OPINION OF THE COURT

Charles H. Cohen, J.

This is an action against the defendant City of New York by plaintiff wife to recover damages for personal injuries and by her husband, in a derivative action, to recover for medical services and expenses. There was a jury verdict in favor of the plaintiff wife but against the plaintiff husband. The plaintiff husband moved to set aside the verdict disallowing any recovery in the derivative action. The defendant moved to set aside the verdict in favor of the plaintiff wife on the ground that the notice of claim does not sufficiently describe "the place where” the claim arose as required by subdivision 2 of section 50-e of the General Municipal Law. With respect to defendant’s motion, it must be decided whether the notice was defective; if so, whether the defendant was prejudiced thereby; and if not, whether this court may disregard the defect.

THE NOTICE OF CLAIM

At the outset, it must be observed that compliance with section 50-e of the General Municipal Law is a condition precedent to a claim against a municipality. (Barchet v New York City Tr.

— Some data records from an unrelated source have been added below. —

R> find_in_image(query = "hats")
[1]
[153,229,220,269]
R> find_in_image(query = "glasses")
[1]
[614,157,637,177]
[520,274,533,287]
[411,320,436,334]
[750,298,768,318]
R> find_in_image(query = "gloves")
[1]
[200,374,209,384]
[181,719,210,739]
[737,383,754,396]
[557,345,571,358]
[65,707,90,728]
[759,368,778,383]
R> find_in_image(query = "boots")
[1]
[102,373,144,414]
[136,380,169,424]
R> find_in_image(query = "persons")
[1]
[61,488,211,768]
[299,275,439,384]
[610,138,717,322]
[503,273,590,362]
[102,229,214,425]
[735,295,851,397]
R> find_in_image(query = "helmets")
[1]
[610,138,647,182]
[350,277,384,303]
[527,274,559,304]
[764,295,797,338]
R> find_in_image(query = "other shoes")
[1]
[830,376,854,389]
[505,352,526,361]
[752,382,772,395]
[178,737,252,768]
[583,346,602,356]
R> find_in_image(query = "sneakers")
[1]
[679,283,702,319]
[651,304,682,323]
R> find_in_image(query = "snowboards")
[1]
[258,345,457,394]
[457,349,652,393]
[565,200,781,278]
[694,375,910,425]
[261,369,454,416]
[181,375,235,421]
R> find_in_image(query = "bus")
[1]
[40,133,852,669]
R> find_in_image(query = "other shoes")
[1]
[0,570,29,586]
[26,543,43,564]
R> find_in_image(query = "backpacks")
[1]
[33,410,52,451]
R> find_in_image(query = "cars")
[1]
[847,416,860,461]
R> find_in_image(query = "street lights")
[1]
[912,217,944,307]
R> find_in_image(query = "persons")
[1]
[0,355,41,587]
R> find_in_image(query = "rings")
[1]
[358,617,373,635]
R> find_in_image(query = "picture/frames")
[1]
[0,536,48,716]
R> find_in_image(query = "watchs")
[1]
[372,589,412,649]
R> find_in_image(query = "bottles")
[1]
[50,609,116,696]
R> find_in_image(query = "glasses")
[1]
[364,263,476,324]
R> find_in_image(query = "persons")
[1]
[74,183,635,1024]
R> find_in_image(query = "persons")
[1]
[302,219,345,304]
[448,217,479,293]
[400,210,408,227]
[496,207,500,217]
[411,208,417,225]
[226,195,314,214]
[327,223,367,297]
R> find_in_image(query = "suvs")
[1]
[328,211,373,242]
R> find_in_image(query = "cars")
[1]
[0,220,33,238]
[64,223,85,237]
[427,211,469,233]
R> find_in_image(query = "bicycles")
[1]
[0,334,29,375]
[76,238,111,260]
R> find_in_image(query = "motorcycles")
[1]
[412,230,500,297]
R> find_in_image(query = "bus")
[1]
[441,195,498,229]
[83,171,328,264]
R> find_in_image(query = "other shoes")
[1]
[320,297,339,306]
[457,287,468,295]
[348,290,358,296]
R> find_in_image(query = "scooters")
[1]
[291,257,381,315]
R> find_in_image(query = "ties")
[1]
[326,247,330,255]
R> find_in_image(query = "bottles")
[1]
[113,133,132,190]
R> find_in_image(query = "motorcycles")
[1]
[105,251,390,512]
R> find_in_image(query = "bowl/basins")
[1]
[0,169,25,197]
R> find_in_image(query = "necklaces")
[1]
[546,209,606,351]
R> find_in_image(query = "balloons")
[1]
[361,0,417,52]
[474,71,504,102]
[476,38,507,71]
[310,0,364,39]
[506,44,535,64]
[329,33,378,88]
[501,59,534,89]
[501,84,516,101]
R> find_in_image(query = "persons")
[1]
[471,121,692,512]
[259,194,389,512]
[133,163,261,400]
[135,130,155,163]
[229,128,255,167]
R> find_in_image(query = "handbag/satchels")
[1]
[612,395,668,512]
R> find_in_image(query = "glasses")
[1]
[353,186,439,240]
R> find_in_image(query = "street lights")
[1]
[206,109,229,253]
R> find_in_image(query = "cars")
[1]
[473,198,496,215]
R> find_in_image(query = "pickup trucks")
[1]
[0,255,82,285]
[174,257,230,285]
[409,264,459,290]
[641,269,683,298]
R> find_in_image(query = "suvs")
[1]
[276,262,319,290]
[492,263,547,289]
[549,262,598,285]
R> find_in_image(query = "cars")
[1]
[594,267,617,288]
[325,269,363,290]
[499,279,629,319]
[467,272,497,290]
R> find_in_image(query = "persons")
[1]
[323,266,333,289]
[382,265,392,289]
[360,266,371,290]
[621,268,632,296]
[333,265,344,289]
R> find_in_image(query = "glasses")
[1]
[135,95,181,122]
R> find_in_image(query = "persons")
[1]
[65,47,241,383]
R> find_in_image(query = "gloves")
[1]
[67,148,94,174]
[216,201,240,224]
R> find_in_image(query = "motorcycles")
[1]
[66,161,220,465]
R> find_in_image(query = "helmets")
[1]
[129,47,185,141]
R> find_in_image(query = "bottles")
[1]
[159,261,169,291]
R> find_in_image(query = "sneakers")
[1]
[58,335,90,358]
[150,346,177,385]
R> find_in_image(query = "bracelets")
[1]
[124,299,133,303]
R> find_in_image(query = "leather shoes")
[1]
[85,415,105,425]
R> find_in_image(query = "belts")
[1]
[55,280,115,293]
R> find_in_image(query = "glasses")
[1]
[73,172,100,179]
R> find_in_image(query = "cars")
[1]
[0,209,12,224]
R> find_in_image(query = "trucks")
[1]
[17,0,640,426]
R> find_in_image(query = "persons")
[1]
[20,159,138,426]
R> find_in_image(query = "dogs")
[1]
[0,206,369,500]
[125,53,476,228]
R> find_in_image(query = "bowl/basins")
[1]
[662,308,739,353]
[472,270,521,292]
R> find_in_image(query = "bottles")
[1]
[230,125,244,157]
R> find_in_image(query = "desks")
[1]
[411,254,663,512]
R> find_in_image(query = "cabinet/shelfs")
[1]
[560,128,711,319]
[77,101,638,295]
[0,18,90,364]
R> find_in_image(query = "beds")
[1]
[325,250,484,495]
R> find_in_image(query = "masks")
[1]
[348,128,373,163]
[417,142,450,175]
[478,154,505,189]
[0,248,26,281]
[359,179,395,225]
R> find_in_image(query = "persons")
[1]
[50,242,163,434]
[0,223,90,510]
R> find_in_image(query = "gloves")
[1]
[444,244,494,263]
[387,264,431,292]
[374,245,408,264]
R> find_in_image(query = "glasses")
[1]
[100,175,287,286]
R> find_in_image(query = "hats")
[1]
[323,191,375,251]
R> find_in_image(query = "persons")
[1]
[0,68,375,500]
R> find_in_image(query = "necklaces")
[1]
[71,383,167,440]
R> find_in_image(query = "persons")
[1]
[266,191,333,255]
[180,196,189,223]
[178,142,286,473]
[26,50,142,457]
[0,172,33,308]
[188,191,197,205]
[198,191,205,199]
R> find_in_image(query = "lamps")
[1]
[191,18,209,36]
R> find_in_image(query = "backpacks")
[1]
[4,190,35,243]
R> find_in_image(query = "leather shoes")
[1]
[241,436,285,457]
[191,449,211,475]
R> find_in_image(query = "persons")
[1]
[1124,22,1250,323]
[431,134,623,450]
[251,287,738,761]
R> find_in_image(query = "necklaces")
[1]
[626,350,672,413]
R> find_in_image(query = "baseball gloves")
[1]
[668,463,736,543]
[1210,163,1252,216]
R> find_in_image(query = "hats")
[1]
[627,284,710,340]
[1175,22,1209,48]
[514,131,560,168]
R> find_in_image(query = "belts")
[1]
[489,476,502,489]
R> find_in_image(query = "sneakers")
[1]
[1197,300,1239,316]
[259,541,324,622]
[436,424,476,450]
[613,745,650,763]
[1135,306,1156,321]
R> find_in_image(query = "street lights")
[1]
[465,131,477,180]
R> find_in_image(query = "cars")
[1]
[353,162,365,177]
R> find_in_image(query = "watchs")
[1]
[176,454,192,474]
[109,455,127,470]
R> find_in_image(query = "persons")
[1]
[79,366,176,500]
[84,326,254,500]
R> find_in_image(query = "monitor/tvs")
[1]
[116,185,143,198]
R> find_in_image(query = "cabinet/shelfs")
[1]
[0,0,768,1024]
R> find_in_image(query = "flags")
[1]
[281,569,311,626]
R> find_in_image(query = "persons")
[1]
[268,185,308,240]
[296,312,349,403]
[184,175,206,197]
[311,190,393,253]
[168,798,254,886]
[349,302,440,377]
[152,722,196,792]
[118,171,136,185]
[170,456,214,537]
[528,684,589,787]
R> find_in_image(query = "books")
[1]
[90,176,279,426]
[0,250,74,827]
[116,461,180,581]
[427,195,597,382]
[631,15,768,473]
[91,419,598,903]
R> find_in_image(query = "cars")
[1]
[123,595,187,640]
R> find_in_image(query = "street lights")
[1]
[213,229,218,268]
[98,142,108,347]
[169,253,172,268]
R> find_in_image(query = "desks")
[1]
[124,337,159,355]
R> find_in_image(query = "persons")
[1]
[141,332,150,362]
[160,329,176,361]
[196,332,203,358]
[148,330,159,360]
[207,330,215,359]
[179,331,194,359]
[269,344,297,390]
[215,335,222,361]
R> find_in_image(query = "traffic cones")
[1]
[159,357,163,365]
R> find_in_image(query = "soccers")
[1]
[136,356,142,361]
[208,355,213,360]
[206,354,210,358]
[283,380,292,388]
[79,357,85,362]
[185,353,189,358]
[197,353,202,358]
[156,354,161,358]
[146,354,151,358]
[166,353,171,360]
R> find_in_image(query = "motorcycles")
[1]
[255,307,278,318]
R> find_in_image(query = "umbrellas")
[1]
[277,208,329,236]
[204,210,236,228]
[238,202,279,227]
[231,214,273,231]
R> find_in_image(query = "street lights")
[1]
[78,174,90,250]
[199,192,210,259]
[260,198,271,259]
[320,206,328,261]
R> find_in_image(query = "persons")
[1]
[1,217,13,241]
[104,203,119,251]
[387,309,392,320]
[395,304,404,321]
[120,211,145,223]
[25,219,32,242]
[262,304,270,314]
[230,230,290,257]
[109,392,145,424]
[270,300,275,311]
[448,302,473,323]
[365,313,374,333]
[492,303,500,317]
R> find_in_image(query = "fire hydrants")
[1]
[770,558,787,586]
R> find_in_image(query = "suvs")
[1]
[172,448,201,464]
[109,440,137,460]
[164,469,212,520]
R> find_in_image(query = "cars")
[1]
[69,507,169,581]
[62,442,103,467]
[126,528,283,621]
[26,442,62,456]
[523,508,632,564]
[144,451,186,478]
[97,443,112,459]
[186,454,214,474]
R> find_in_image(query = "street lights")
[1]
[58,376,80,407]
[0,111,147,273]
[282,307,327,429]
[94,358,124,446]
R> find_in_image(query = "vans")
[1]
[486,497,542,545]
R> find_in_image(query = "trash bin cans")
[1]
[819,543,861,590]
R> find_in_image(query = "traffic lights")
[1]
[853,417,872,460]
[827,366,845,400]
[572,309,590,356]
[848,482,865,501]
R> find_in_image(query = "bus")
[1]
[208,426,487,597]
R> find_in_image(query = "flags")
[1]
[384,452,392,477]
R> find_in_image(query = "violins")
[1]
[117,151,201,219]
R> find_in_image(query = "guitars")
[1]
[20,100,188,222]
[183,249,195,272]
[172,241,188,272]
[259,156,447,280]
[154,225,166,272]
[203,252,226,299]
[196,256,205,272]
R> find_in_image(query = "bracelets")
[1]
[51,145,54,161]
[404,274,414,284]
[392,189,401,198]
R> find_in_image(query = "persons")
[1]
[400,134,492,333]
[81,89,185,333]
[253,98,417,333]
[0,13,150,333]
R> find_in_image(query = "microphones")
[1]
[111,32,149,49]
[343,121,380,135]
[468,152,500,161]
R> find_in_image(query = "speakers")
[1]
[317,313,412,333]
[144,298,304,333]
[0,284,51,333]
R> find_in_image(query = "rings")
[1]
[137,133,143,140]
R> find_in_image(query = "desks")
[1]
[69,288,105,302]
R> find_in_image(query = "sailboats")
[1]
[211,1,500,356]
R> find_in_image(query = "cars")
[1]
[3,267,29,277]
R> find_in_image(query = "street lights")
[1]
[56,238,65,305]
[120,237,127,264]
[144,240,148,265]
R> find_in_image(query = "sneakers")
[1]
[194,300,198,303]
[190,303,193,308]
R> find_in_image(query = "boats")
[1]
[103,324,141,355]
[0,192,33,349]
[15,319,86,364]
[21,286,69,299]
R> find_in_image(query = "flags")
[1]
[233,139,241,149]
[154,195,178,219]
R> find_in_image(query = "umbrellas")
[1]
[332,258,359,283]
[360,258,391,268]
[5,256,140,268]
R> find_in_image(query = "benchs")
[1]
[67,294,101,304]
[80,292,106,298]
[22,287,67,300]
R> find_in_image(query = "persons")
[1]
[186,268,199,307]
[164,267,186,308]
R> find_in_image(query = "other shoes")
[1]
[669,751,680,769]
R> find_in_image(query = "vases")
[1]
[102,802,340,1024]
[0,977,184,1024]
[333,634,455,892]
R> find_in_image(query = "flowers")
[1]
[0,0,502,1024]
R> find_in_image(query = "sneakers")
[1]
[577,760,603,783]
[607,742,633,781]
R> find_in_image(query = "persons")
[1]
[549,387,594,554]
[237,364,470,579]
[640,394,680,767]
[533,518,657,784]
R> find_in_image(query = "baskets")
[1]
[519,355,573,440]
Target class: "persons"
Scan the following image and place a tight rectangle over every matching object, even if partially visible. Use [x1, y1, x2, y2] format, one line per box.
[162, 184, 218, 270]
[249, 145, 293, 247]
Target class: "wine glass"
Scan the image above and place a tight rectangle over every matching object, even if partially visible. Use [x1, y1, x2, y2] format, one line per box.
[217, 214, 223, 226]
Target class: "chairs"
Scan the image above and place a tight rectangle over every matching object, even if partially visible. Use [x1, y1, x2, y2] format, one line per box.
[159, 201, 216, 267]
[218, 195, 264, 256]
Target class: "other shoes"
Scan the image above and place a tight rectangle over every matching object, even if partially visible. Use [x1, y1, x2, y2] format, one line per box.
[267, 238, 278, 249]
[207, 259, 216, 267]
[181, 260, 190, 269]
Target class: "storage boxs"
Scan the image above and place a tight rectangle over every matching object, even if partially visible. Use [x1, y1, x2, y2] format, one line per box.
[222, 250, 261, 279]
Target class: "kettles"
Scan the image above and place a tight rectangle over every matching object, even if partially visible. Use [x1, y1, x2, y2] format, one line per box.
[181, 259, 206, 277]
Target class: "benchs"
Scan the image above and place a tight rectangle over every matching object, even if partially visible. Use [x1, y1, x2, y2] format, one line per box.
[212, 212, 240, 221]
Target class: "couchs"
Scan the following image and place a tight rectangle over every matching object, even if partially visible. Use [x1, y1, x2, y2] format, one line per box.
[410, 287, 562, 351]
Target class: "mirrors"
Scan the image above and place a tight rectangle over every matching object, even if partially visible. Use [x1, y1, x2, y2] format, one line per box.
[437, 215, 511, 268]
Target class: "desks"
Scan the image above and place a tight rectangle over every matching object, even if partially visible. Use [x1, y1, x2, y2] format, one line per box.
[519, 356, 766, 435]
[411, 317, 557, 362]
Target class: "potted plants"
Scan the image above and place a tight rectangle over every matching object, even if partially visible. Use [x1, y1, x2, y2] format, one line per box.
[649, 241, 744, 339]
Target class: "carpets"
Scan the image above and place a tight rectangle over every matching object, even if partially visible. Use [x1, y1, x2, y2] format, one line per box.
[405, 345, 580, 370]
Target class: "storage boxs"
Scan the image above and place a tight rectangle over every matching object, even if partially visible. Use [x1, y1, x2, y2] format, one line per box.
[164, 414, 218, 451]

Auth., 20 NY2d 1; see, also, Salesian Soc. v Village of Ellenville, 41 NY2d 521, 523; Visconti v City of New York, 45 AD2d 480, 481.) In an attempt to comply with this section plaintiffs served a notice of claim, which, in paragraph 3 stated: "The accident occurred on October 29, 1976, at approximately 1 p.m. on the public sidewalk on 36th Avenue between 24th Street and Crescent Street in Astoria, New York, as the claimant, Vivian Maiello, was walking on the sidewalk on the side of the street adjoining the Eliot Book Store toward Crescent Street. Claimant tripped over a defective raised sidewalk slab causing personal injury.”

With respect to "the place where” the claim arose, it is [1066]*1066stated that it took place "on the public sidewalk on 36th Avenue between 24th Street and Crescent Street in Astoria, New York * * * on the side of the street adjoining the Eliot Book Store”. It is noted that the phrase "toward Crescent Street” modifies the verb "was walking” and does not state where, between 24th Street and Crescent Street, the accident occurred.

IS THE NOTICE DEFECTIVE?

The court of Appeals in Purdy v City of New York (193 NY 521, 523-524), referring to an earlier notice of claim statute set forth the following general principle concerning what must be stated as follows: "The plain purpose of this statute, and of similar provisions in the charters of the various municipalities throughout the state, is to guard them against imposition by requiring notice of the circumstances of an injury upon which a claim for damages is made, so that its authorities may be in a position to investigate the facts as to time and place, and decide whether the case is one for settlement or litigation. The statute before us, reasonably construed, does not require those things to be stated with literal nicety or exactness, but it does require such a statement as will enable the municipal authorities to locate the place and fix the time of an accident. When a notice contains the information necessary for that purpose, it is a substantial compliance with the statute, but when it falls short of that test it is insufficient.”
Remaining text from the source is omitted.